INPUT ROWS ::
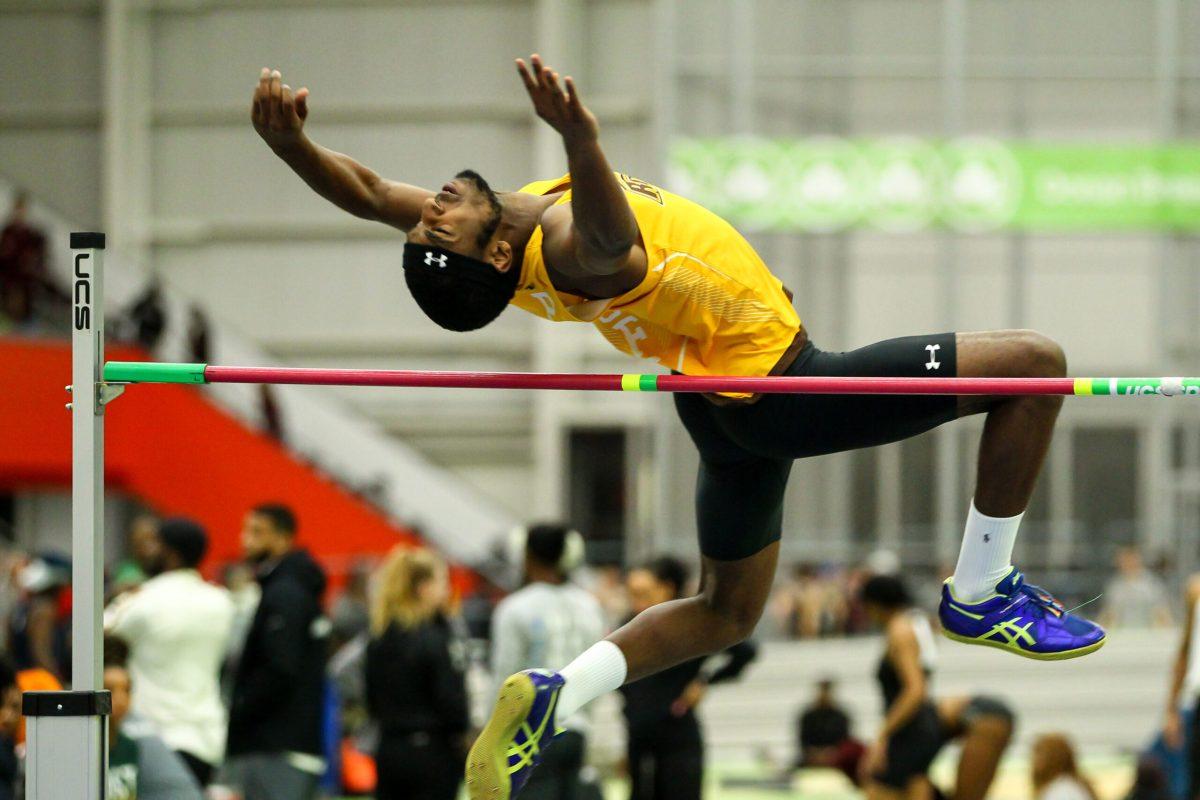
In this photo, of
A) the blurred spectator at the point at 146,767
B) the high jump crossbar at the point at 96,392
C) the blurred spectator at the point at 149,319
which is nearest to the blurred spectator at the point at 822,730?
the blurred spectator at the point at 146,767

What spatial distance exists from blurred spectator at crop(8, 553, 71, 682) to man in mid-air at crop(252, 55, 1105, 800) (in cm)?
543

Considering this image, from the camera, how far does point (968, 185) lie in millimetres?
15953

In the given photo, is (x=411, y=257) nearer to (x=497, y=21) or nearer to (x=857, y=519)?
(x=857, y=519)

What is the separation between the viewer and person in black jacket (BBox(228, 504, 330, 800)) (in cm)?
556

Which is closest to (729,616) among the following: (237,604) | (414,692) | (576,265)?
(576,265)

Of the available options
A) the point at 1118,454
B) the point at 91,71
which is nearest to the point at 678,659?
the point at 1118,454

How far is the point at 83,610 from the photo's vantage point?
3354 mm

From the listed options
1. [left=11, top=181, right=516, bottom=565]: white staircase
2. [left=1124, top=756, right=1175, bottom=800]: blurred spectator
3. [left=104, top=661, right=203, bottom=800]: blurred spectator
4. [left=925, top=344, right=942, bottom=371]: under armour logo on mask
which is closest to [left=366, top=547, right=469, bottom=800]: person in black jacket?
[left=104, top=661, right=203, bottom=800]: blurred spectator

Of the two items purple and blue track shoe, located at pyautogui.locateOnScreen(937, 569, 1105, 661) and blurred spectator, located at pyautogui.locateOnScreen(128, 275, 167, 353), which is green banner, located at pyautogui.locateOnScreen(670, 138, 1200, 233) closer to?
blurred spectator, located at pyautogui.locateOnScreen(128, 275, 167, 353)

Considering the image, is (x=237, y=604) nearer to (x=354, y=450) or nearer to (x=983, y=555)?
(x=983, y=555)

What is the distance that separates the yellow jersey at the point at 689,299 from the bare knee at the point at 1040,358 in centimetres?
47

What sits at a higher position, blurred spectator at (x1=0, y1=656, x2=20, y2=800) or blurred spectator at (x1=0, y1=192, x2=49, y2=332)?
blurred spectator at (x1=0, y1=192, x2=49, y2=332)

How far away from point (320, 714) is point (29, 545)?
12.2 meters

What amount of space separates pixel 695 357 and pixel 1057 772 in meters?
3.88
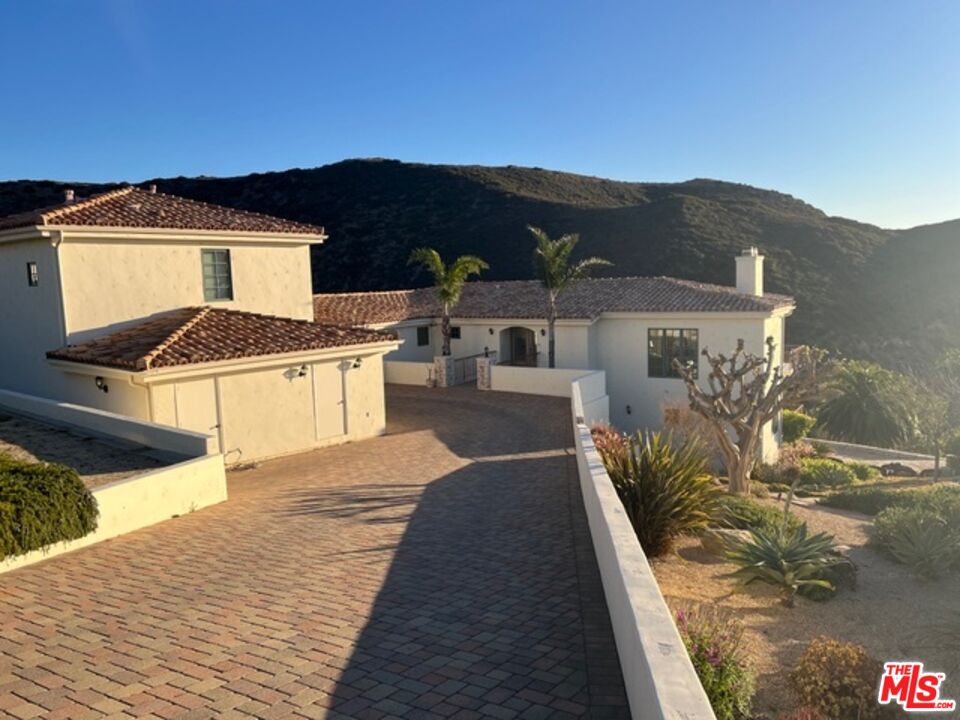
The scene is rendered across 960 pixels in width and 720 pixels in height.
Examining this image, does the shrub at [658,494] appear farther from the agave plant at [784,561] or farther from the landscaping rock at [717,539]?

GOAL OF THE EXERCISE :: Copy out the data word for word, starting at the line that contains "Considering the image, is" and continuing through the end of the data, with both ends included. Leave the pictures out of your copy.

OUTPUT FOR THIS EXERCISE ::
Considering the image, is (x=237, y=604) nearer to (x=354, y=450) or nearer to (x=983, y=555)?
(x=983, y=555)

What is the distance that separates the yellow jersey at the point at 689,299 from the bare knee at the point at 1040,358 in centimetres?
47

What sits at a higher position, blurred spectator at (x1=0, y1=656, x2=20, y2=800) or blurred spectator at (x1=0, y1=192, x2=49, y2=332)?
blurred spectator at (x1=0, y1=192, x2=49, y2=332)

How far away from point (320, 714) is point (29, 545)?
12.2 meters

What amount of space separates pixel 695 357 and pixel 1057 772 in meters?
3.88
The scene is rendered across 960 pixels in width and 720 pixels in height.
Examining this image, does the shrub at [658,494] appear farther from the agave plant at [784,561] or farther from the landscaping rock at [717,539]?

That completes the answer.